Comment se motivent-ils ? Les primes d'objectifs sont évidemment la principale source de motivation des vendeurs. Mais réaliser ses objectifs ne permet pas seulement de gagner plus d'argent. En effet, il est certain qu'un vendeur qui explosera son chiffre d'affaires ne restera pas longtemps à ce poste : « Si on est motivé, on peut gravir les échelons assez rapidement », témoigne Abdoulaye Timera. Chez France Telecom, il touche environ 19 000 euros brut par an, sans compter les primes. La fourchette est de 18 à 30 000 euros brut chez Ikéa.

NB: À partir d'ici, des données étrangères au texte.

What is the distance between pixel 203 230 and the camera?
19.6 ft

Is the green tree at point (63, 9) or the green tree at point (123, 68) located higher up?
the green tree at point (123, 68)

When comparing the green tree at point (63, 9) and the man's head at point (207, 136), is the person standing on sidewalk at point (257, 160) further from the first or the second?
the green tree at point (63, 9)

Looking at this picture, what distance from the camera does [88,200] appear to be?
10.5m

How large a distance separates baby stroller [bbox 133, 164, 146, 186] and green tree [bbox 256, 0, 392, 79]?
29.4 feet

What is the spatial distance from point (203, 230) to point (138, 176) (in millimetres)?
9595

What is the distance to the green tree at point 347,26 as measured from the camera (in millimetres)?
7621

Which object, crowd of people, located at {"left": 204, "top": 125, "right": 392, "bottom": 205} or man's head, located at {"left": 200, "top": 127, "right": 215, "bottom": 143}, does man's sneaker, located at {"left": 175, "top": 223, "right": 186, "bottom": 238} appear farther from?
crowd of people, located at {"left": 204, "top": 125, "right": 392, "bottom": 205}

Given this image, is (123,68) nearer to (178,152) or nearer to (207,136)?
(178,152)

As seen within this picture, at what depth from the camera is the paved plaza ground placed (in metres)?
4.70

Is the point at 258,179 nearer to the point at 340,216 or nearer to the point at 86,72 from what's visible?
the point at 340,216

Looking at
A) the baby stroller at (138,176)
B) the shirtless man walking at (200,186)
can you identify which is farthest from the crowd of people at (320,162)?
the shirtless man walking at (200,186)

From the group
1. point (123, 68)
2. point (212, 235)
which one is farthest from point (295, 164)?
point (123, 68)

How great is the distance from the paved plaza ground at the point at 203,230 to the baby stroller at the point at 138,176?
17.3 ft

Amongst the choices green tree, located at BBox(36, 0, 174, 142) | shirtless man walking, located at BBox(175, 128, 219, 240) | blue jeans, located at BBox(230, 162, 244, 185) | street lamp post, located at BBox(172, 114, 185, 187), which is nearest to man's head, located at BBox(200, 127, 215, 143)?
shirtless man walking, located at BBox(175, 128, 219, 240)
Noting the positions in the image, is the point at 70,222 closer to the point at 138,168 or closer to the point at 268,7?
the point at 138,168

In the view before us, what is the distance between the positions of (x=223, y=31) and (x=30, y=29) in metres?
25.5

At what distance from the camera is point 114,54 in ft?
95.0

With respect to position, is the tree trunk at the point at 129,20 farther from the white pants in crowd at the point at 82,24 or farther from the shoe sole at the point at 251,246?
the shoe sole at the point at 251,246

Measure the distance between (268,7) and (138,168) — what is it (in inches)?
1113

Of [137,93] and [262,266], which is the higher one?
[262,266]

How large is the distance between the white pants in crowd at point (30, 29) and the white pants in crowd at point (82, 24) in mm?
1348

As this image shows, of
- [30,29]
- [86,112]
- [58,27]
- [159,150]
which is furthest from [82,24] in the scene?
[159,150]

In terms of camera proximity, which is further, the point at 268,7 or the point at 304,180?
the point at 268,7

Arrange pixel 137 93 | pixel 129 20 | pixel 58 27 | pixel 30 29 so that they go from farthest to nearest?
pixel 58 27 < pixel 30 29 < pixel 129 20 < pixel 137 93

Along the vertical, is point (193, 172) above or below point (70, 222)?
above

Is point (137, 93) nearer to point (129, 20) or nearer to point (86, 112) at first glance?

Quelles compensations ? Plus d'heures, plus de clients, plus de stress... Le vendeur est en première ligne lorsque vient le moment de lever la grille durant les Fêtes. « Nous avons tout un tas de petits cadeaux, des chèques-cadeaux aussi, indique Adboulaye Timera. Et nos primes d'objectifs sont doublées sur cette période. Enfin, la direction lance des challenges qui permettent aux meilleurs vendeurs de partir en voyage, comme par exemple en Argentine. C'est sûr que les vendeurs des plus grosses boutiques ont plus de chance de rafler la mise, mais c'est quand même motivant de se surpasser pour essayer d'être le meilleur. »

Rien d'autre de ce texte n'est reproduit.